AF Analysis is a pretty powerful tool and covers the majority of use cases. But there are also situations, where more advanced solutions are required.

The following is a common request: Basic Linear Regression: Slope, Intercept, and R-squared

 

And although the math is not difficult and code snippets are available on the internet, I don't think its a good idea to create modules just for that specific need. There will always something missing.

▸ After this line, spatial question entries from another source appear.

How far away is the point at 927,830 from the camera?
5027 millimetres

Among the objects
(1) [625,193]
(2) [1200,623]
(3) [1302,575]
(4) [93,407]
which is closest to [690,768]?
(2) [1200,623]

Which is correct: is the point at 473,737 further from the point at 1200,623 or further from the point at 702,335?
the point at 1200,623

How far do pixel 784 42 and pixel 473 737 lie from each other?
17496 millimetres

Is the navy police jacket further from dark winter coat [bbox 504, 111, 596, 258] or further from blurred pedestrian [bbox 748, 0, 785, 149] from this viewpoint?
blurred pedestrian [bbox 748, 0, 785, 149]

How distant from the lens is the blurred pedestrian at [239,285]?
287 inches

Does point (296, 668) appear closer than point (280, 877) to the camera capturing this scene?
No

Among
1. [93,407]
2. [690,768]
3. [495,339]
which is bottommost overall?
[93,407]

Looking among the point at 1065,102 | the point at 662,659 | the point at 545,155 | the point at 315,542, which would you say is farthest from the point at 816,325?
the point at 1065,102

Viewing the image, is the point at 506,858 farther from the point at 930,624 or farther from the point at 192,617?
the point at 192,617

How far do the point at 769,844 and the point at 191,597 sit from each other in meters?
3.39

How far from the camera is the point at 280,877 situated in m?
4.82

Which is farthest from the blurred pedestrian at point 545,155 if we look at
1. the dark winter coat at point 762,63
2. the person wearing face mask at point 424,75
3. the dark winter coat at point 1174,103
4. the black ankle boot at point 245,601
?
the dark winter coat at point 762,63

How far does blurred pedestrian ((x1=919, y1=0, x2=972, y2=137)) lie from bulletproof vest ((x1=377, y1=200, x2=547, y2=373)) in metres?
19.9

     You start with linear regression,

     then you need something to clean up outliers and missing values,

     maybe you want to robustify your calculations,

     a non linear function might give you a better fit,

     one variable might not enough to describe your data

     ...

Solutions for these problems are easy in MATLAB and R since they have already plenty of libraries available. The following describes how to build a R custom data reference.

Prerequisites

 

You need Visual Studio and an 64 bit R installation: Microsoft R Open: The Enhanced R Distribution · MRAN

Setup a standard class library, similarly to this post: Implementing the AF Data Pipe in a Custom Data Reference

In addition you will need the following nuget packages
    https://www.nuget.org/packages/R.NET.Community/

    NuGet Gallery | Costura.Fody 1.3.3

 

There are alternatives for both nugets, but I just tested this combination.

And of course a standard AF client installation.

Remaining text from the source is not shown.